**Exercise brief**
Copy each line below in which the string "frames" appears.

**Exercise data**
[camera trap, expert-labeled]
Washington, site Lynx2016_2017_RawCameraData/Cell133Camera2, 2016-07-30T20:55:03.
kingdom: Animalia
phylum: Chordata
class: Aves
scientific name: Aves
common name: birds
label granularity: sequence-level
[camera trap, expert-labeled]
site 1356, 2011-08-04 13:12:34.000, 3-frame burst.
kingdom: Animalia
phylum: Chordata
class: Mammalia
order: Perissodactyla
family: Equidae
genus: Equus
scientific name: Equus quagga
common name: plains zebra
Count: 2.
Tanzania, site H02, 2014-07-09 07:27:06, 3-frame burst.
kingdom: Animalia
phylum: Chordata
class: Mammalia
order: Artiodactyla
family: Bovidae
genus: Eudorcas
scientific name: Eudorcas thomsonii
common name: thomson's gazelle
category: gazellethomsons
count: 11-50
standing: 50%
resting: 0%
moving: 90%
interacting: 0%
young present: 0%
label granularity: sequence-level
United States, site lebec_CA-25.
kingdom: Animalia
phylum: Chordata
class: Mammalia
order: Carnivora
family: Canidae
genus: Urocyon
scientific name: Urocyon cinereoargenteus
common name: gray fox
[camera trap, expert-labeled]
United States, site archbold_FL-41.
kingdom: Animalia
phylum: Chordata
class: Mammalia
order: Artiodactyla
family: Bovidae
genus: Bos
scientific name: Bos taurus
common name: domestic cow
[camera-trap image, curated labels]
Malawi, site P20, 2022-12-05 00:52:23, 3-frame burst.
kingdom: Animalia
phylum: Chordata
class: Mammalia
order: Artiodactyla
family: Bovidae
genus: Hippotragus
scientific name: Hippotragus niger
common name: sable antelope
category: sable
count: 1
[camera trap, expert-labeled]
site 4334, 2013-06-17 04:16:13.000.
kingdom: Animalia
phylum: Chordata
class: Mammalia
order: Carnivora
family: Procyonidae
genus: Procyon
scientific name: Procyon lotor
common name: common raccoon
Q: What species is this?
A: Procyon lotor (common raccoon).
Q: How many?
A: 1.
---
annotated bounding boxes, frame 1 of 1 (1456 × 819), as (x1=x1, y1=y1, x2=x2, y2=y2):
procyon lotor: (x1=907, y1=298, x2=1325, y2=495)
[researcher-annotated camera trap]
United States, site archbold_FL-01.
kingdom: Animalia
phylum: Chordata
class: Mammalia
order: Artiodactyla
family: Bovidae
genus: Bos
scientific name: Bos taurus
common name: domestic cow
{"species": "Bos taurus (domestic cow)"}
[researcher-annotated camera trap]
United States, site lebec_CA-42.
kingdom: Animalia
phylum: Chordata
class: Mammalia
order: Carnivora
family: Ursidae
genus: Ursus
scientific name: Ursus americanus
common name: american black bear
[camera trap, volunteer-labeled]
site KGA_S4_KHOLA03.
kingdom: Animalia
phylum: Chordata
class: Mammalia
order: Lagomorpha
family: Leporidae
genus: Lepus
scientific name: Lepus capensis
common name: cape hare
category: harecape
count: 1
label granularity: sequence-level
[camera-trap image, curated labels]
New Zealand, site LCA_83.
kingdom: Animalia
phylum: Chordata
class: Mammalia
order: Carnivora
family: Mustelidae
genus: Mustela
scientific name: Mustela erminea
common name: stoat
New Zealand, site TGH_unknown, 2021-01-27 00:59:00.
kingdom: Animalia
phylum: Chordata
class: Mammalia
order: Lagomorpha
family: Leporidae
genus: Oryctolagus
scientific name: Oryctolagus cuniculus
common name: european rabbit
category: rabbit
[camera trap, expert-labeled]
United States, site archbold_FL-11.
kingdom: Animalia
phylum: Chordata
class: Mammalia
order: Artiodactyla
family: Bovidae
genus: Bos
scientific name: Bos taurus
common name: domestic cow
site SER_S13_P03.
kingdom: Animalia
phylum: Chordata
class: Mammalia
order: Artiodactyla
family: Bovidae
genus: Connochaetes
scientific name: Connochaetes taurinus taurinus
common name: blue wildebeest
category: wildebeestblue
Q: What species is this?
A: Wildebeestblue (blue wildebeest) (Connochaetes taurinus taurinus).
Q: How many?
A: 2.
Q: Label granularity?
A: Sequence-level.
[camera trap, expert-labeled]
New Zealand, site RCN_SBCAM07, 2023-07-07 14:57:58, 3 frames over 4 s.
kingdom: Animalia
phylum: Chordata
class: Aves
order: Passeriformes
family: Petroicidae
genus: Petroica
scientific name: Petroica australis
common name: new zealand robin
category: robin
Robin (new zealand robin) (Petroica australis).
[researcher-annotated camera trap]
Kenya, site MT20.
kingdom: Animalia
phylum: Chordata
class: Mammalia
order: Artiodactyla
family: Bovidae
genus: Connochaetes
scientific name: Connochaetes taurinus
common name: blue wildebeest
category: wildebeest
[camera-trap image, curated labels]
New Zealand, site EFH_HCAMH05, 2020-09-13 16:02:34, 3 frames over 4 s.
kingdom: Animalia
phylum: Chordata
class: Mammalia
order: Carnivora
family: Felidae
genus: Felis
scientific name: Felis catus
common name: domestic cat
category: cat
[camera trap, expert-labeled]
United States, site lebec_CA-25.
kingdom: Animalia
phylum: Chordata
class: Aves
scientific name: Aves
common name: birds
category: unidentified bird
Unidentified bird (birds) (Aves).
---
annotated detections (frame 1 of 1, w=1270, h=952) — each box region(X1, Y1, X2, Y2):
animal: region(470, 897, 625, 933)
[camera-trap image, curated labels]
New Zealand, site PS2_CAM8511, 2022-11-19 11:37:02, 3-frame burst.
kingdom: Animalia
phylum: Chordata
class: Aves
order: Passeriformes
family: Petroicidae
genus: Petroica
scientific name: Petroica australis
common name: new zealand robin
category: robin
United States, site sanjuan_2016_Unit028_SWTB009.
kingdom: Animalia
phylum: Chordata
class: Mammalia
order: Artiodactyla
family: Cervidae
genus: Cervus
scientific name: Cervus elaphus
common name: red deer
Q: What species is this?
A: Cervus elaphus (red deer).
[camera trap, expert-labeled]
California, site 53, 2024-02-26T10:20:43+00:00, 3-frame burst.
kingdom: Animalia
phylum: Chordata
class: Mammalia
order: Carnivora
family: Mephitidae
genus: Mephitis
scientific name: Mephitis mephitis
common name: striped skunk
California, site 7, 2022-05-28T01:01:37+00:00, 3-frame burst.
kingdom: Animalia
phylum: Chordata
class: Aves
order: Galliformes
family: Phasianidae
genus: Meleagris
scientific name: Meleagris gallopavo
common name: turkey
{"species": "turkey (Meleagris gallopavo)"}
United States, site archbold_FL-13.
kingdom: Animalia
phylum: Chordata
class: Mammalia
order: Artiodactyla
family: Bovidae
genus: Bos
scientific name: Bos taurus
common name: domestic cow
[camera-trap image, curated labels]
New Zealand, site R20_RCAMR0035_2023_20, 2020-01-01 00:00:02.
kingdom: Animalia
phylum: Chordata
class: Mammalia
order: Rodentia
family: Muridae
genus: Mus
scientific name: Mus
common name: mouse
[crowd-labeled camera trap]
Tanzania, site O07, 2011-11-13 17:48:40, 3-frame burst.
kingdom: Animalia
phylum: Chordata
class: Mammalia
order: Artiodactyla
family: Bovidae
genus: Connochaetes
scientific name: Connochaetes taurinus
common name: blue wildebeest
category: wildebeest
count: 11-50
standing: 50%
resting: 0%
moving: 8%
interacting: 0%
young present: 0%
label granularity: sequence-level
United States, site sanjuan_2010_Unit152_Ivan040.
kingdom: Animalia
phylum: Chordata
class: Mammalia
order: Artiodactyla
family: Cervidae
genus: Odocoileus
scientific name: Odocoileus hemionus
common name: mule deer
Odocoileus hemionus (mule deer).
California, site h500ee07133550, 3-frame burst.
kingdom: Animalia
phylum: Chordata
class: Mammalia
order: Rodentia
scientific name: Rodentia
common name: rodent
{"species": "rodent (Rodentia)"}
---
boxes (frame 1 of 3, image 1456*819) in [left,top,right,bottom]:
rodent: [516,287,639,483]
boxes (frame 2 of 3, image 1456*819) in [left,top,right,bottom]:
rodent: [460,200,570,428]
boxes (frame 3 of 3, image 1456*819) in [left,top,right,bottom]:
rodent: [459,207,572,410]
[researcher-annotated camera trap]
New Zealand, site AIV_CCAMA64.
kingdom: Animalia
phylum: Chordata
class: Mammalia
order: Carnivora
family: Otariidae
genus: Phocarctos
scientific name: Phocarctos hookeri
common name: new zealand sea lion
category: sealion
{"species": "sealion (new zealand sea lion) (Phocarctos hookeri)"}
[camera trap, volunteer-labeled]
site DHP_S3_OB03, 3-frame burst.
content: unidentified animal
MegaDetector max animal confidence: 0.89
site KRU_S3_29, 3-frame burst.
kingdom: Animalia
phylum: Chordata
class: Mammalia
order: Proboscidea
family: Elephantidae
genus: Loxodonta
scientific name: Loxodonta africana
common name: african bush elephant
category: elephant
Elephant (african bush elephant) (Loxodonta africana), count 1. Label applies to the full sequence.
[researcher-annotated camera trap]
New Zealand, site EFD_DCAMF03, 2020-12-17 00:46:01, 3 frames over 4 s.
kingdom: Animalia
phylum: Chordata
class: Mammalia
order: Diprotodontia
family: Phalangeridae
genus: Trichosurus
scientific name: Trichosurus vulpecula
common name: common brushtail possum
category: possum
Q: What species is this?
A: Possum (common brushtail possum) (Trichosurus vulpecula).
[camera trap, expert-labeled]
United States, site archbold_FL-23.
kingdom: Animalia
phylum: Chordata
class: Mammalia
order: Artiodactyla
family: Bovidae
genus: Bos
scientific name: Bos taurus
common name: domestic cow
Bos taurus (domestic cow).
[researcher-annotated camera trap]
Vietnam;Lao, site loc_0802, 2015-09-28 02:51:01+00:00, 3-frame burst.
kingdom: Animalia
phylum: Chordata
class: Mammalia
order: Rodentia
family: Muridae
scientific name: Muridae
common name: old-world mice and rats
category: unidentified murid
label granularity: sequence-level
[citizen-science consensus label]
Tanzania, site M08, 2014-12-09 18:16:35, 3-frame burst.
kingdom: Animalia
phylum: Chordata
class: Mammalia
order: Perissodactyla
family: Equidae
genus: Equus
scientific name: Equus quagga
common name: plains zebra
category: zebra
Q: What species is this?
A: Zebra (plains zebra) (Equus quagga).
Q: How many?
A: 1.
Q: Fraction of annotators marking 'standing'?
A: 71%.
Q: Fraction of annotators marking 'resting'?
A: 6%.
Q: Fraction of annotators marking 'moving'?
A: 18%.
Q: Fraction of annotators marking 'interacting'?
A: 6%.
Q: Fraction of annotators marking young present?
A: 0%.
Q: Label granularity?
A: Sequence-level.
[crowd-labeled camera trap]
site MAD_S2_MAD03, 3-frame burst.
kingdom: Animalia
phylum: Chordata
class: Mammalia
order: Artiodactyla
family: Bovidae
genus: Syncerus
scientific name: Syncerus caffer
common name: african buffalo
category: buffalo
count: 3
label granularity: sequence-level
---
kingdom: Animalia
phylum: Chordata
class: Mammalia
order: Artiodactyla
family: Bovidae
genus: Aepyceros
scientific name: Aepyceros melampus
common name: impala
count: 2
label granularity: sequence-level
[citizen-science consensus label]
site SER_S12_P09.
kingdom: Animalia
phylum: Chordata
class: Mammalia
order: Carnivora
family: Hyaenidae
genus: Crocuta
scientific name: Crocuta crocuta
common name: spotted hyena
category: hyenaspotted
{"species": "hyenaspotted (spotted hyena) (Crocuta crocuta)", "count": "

**Exercise result**
New Zealand, site RCN_SBCAM07, 2023-07-07 14:57:58, 3 frames over 4 s.
New Zealand, site EFH_HCAMH05, 2020-09-13 16:02:34, 3 frames over 4 s.
New Zealand, site EFD_DCAMF03, 2020-12-17 00:46:01, 3 frames over 4 s.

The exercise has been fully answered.